Legislating the number of kids could instead create more problems, according to Lower Chamber Deputy Speaker, Dr. Ntawukuriryayo Jean Damascene. “The issue is supposing a person has more than two, what do you do with them because they have a family to look after?”    

Available estimates suggest that the country’s population is expanding at alarming levels indicating that at current fertility rates of about 6 children per couple, Rwanda's population of 10million could double by 2030.  

The situation is also compounded by poverty levels now at 52 percent of the population – with actually most of them living in rural areas.

Government wants to reduce the birthrate by half, limiting families to three children, but controversy still remains as to how that can be done.

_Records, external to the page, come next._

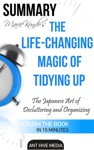 Marie Kondos The Life Changing Magic Of Tidying Up The Japanese Art Of Decluttering And Organizing  Summary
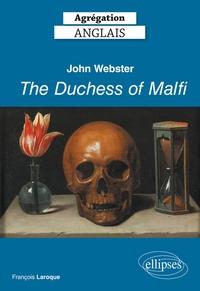 François Laroque - John Webster, The Duchess of Malfi, Agrégation Anglais.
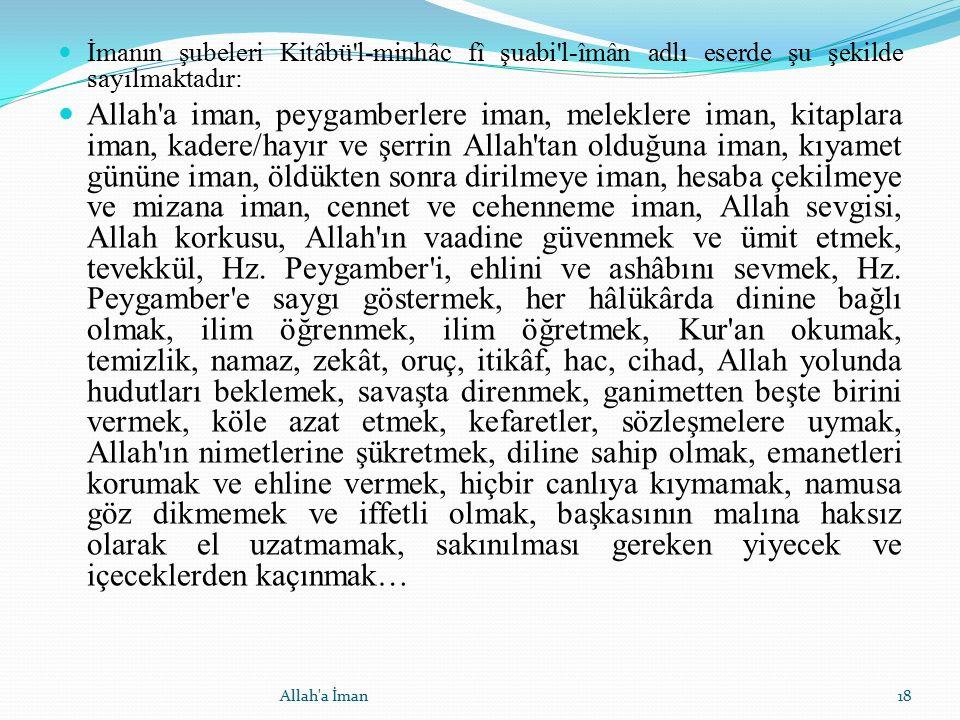 İmanın şubeleri Kitâbü'l-minhâc fî şuabi'l-îmân adlı eserde şu şekilde sayılmaktadır: Allah'a iman, peygamberlere iman, meleklere iman, kitaplara iman
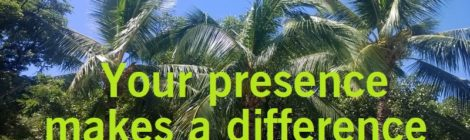 Your presence makes a difference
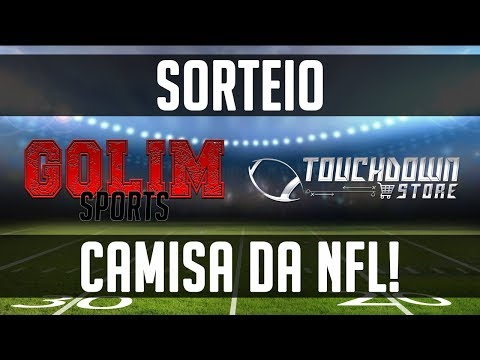 SORTEIO de uma CAMISA DA NFL! - Golim Sports e Touchdown Store Brasil
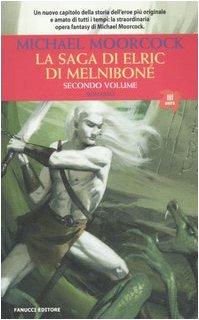 La saga di Elric di Melniboné (9788834712238) by [???]
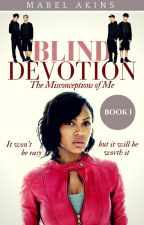 BLIND DEVOTION : The Misconceptions of Me | B o o k 1 [EDITING] by the_creative_mabel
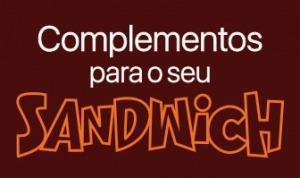 Complementos Especiais para seu Sandwich PicWich
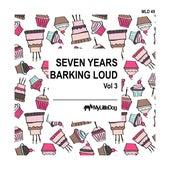 Seven Years Barking Loud, Vol. 3 de Various Artists
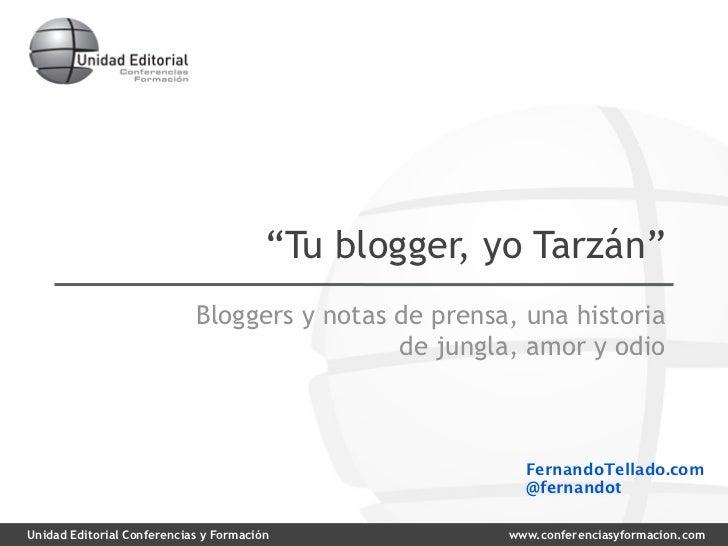 """""""Tu blogger, yo Tarzán""""                            Bloggers y notas de prensa, una historia                               ..."""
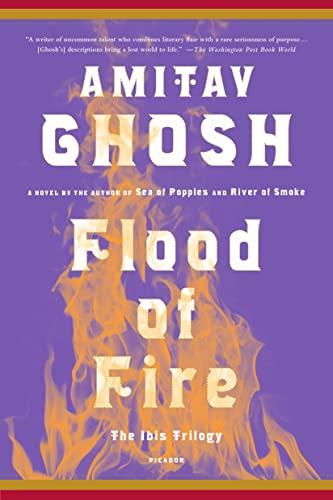 9781250094711: Flood of Fire: A Novel (The Ibis Trilogy)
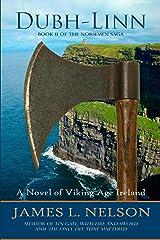 Dubh-linn: A Novel of Viking Age Ireland (The Norsemen Saga Book 2) Kindle Edition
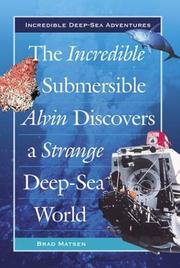 Cover of: The Incredible Submersible Alvin Discovers a Strange Deep-Sea World (Incredible Deep-Sea Adventures)
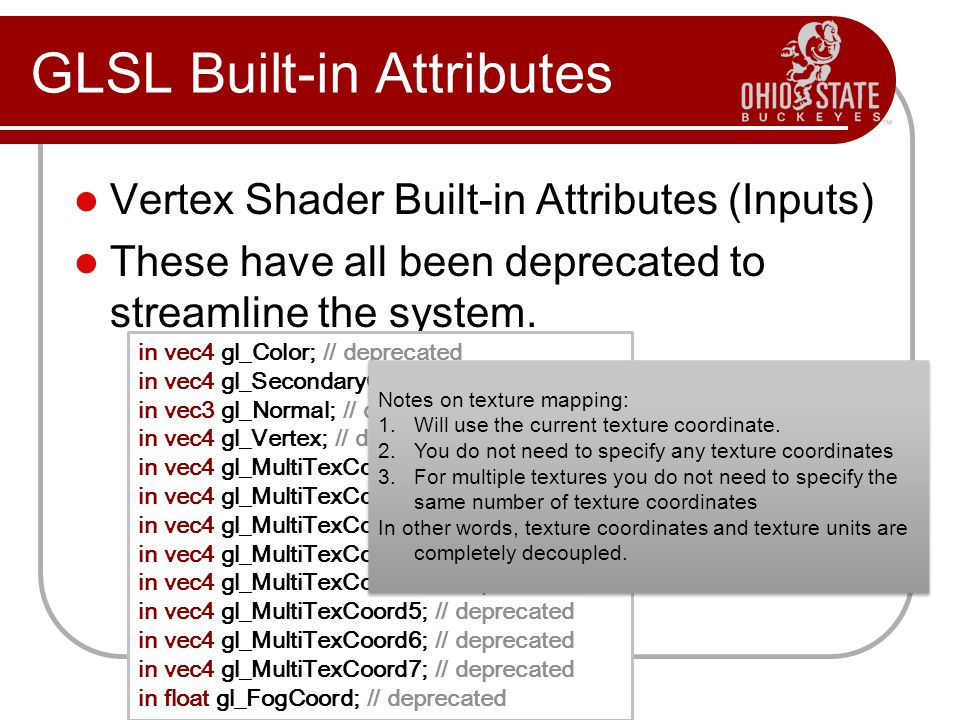 Vertex Shader Built-in Attributes (Inputs) These have all been deprecated to streamline the system.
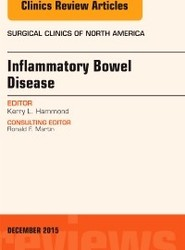 Inflammatory Bowel Disease, An Issue of Surgical Clinics
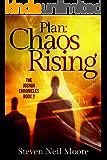 Plan: Chaos Rising (The Joshua Chronicles Book 2)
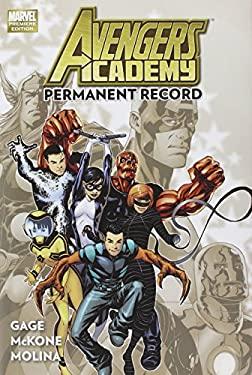 Avengers Academy Volume 1: Permanent Record 9780785144946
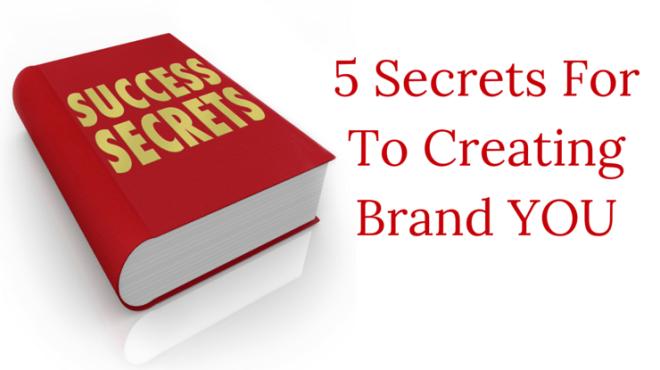 5 secrets to BRAND YOU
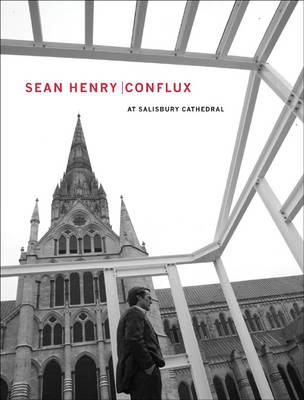 Sean Henry: Conflux at Salisbury Cathedral (Hardback)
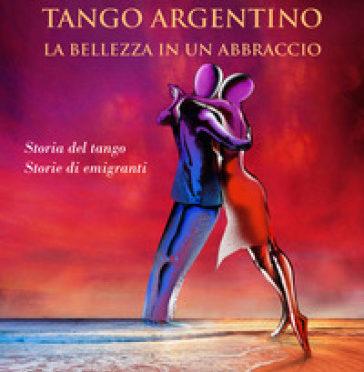 Tango argentino – la bellezza in un abbraccio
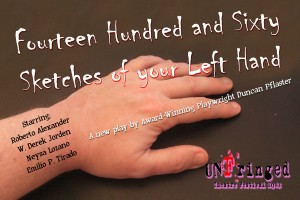 """Fourteen Hundred and Sixty Sketches of Your Left Hand"" by Duncan Pflaster, part of the 2013 UnFringed Festival at The Secret Theatre"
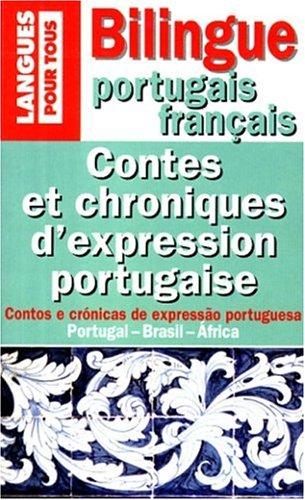 Contes et chroniques d'expression portugaise : Edition bilingue français-portugais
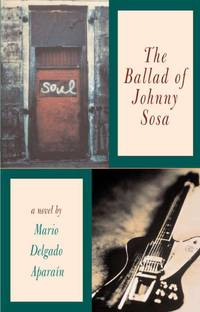 The Ballad of Johnny Sosa by Aparain, Mario Delgado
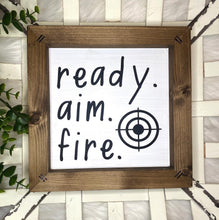 Load image into Gallery viewer, Ready. Aim. Fire. Wooden Sign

A major campaign was launched last year to sensitise couples on family planning and several programmes including vasectomy have been introduced.  

But studies have showed that only about 27 percent are using the readily accessible birth control methods.

At some point information circulating was that the rural women were having children with the objective to fill up all the 12 spaces reserved for dependants in the previous national ID.

Members of the Rwandan Parliamentarians for the Population's Development (RPRPD) - a social welfare advocacy group of lawmakers say for the country to attain its ambitious development agenda, family numbers have to drop to at least two children.

Dr. Ntawukuriryayo – who chairs the group, told the two-day workshop that the starting pointing should be changing the population’s perceptions other than legislation.